Released in 2018, A Quiet Place is a horror movie directed by, and starring John Kransinski. Following an alien (I think?) invasion in late 2020, Evelyn (Emily Blunt) and Lee Abbott (Krasinski) live on a small homestead with their children, deaf daughter Regan (Millicent Simmonds),and sons Marcus (Noah Jupe) and Beau (Cade Woodward). The family must survive without making any noise, communicating only by sign language, lest they draw the attention of the creatures, who hunt based on sound.

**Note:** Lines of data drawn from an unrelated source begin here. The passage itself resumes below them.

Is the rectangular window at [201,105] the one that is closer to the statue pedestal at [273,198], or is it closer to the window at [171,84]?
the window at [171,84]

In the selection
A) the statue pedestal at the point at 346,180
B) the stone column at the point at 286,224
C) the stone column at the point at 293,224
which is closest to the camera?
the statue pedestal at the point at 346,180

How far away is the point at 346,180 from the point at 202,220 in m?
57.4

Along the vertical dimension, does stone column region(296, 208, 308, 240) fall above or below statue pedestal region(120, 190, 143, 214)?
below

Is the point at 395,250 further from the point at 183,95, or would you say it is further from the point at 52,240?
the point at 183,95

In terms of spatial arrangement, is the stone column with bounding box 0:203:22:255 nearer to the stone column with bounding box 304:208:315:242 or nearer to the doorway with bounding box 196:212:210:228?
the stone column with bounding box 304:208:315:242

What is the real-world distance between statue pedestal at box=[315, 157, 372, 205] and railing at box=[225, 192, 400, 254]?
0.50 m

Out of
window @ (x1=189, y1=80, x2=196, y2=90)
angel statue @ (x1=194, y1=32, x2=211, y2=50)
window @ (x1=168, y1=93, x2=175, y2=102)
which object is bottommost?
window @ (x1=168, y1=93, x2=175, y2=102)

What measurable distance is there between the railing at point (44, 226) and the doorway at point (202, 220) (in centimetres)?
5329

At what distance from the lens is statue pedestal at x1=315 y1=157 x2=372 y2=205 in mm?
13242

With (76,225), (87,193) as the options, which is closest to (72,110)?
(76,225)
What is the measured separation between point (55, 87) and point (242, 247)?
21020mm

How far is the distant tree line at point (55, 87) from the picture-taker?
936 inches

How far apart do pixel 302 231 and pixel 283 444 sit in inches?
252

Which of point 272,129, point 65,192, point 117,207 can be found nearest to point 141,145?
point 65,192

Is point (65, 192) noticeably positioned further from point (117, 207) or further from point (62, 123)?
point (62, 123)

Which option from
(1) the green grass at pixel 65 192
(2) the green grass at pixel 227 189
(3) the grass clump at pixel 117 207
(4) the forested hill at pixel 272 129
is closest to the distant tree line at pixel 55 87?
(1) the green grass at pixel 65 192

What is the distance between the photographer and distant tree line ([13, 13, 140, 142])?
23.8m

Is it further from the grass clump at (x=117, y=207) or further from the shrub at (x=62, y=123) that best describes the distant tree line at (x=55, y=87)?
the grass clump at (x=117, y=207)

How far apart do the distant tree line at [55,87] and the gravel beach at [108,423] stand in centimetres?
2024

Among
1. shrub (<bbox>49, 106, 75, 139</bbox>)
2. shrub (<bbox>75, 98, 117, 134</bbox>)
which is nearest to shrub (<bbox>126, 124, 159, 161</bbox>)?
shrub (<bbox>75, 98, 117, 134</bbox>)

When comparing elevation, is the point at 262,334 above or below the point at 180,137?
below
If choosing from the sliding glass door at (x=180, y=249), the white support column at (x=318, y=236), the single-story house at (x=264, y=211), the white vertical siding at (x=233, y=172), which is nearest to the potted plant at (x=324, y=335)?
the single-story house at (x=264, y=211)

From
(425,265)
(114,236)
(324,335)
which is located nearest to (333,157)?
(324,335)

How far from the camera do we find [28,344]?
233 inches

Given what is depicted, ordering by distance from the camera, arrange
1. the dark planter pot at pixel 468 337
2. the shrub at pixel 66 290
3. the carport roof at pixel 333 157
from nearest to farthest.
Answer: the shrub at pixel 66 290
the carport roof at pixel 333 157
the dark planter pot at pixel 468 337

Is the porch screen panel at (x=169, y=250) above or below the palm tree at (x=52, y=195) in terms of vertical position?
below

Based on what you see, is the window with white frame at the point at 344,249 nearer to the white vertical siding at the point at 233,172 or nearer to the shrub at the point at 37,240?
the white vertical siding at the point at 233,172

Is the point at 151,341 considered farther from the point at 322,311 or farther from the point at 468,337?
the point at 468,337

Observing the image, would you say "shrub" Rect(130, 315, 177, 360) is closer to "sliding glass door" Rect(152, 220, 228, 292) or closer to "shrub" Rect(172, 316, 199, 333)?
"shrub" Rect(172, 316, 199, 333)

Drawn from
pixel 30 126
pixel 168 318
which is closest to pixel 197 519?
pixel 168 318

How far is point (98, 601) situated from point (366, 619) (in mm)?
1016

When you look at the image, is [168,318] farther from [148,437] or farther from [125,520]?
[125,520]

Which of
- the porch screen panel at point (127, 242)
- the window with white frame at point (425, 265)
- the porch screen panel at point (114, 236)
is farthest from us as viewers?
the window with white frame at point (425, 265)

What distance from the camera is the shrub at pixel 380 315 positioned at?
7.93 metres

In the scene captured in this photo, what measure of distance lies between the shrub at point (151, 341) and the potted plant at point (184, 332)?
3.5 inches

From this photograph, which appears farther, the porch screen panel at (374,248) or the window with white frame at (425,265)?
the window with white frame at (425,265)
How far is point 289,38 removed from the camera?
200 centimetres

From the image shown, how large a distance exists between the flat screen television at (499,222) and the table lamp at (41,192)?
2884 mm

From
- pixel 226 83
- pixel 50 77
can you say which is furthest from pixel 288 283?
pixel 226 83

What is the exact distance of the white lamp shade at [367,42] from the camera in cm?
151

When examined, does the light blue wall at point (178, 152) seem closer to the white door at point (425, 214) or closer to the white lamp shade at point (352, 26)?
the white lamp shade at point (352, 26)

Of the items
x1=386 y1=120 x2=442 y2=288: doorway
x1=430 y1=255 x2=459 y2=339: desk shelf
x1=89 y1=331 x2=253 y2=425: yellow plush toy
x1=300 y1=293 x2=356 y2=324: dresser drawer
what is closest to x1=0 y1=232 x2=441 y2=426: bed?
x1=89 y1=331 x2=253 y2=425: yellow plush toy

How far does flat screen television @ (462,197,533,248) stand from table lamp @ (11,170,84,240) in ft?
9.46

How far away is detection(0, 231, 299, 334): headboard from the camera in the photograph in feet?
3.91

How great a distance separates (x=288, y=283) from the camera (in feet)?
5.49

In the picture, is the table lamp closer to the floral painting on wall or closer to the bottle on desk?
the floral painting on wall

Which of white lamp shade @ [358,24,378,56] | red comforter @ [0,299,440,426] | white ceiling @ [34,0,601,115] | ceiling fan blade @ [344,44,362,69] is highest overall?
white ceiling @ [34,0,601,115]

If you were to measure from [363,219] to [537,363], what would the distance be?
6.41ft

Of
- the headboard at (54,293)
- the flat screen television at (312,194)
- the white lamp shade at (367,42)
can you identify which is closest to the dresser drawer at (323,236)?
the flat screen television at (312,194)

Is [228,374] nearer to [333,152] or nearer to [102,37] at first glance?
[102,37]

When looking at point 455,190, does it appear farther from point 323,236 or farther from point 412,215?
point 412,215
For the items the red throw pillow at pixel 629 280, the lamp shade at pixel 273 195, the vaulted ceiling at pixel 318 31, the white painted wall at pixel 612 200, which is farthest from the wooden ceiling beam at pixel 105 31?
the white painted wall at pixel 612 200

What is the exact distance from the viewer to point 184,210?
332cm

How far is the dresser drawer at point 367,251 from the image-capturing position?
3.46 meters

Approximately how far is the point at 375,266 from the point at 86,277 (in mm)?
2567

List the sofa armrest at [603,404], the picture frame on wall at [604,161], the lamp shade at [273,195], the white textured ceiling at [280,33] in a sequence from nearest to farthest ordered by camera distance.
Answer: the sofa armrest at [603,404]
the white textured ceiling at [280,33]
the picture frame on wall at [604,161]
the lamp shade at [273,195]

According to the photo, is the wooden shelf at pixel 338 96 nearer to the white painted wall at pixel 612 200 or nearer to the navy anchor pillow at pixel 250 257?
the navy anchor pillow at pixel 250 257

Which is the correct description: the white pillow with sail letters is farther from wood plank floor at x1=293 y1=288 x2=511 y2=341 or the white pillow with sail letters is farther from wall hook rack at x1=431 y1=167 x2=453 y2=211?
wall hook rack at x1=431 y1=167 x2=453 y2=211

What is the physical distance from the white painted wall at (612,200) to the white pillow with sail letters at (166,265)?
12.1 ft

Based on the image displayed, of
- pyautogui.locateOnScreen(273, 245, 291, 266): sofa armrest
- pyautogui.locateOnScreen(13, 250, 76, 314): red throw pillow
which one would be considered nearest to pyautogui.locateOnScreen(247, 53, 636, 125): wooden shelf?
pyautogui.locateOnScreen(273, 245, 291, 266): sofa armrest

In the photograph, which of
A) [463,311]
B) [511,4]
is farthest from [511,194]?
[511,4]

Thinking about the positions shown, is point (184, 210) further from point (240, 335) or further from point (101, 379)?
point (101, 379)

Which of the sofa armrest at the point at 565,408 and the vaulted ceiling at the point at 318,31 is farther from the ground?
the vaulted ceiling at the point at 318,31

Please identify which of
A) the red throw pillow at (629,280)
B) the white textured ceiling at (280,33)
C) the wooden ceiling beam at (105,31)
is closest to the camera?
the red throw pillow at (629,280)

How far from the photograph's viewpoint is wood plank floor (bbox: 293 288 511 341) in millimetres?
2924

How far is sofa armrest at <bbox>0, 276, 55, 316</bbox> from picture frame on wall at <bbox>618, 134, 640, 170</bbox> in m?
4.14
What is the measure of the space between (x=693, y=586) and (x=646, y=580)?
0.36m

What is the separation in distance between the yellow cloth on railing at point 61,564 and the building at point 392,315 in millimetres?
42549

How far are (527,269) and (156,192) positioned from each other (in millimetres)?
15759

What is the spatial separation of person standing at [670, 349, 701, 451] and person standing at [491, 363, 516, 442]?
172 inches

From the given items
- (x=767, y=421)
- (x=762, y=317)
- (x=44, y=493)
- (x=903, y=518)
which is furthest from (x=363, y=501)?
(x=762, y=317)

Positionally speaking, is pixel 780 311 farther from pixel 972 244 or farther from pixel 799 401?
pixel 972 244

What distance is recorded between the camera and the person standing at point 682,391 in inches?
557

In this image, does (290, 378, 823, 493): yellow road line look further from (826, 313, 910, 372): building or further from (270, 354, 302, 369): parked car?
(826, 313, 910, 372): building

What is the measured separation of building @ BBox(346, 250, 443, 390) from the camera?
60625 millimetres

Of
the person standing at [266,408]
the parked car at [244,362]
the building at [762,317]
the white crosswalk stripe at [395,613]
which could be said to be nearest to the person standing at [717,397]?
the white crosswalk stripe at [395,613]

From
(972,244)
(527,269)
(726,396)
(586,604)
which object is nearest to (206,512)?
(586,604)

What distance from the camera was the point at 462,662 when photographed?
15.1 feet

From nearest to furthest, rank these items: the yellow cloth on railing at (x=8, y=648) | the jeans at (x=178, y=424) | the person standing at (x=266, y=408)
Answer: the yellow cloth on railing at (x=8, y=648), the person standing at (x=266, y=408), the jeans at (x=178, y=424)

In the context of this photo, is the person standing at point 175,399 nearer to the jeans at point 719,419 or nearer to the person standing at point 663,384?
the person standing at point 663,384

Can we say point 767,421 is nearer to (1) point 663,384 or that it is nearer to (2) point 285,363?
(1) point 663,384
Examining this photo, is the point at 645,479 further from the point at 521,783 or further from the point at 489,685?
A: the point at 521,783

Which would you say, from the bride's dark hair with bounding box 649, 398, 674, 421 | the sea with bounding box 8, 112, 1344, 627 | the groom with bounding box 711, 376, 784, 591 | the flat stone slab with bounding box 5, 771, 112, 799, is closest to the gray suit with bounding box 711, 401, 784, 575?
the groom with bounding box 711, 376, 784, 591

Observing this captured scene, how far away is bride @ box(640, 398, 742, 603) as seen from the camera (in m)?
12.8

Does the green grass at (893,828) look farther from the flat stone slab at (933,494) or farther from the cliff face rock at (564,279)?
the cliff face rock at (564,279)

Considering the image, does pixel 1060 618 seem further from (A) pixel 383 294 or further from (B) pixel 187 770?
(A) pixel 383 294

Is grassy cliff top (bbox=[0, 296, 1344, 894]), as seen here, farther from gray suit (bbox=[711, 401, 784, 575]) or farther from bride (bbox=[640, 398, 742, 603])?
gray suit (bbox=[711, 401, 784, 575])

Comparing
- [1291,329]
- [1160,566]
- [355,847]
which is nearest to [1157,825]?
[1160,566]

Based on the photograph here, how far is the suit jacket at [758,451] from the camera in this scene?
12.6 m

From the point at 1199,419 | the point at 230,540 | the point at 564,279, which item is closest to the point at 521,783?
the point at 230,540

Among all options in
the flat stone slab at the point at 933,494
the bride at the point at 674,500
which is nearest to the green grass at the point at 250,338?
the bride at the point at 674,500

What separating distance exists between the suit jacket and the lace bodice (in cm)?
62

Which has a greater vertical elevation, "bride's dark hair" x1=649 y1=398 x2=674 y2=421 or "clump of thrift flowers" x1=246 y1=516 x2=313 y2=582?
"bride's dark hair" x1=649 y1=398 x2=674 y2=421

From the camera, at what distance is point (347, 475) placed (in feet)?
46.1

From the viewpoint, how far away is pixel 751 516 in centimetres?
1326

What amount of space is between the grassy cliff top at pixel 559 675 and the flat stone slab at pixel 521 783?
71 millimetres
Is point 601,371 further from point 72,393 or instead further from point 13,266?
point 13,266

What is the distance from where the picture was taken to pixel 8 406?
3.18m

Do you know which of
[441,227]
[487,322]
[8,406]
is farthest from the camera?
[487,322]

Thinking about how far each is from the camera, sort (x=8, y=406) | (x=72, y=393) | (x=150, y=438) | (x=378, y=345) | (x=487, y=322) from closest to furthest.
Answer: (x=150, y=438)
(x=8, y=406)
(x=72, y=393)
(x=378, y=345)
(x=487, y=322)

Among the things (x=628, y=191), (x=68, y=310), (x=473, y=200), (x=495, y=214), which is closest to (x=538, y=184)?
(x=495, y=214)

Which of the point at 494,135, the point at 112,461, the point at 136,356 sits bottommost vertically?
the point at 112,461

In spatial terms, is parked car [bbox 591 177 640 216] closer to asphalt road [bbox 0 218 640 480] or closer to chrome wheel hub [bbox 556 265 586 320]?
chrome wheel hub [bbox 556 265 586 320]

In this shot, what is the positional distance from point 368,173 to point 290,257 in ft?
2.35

+ both Blunt and Krasinski are great as Evelyn and Lee Abbott, respectively. The chemistry of their real-life marriage is more than apparent, and their interactions with their in-movie children are exactly what you’d expect. Simmonds as Regan was frustrating, in the exact way that a pre-teen girl would be, with all the sass and sadness of her situation coming through via her signing
+ the idea of signing/staying quiet in a horror movie is one I don’t think I’ve seen too often, perhaps most recently in the film Don’t Breathe. The whole movie felt like a mix between Don’t Breathe, Alien and Metalhead, from Black Mirror‘s fourth season. I was a fan of both those movies (not so much the Black Mirror episode), so this was a pleasant mixture for me
+ the creatures are pretty cool, in terms of the design at least. I think it’s clear I’m a huge fan of the original Alien Xenomorph design, and they were similar-ish here, with hints of the Stranger Things demogorgon. I really want to know more about them, which I suppose is a testament to the backstory of the film
+ I absolutely loved the prologue of the film, although it was all spoiled in the only trailer I had seen. The rest of the film I could take or leave, as you’ll read below, but in general I’d say it was a fun watch
– for fans of the horror genre, there is nothing that will scare you. The jump scares are predictable, not that jump scares make for overly good horror in the first place, and there never really feels like anyone is at risk – but maybe I’ve just watched too many horror movies
– the “what”s of the movie (what the family has to do to survive, what the monsters are and want, and what comes next) are all interesting, but the film falls apart when you start asking “why” (why would they choose to get pregnant (if they did), why would you go off somewhere by yourself or leave your young children alone, and the biggest why of all regards the ending, which I won’t say here). It was frustrating, once the movie was over, that nobody seemed to have any real answers for the important stuff
> I never realised how loud eating popcorn was
Should you see this film: Despite a few flaws that come when you think too hard about the specifics, this was a mostly unique horror film from John Kransinski, which I certainly never thought I’d write. The acting is fine, the plot is acceptable and the monsters may shock you once or twice, and as long as you don’t think about it too much you’ll probably enjoy this.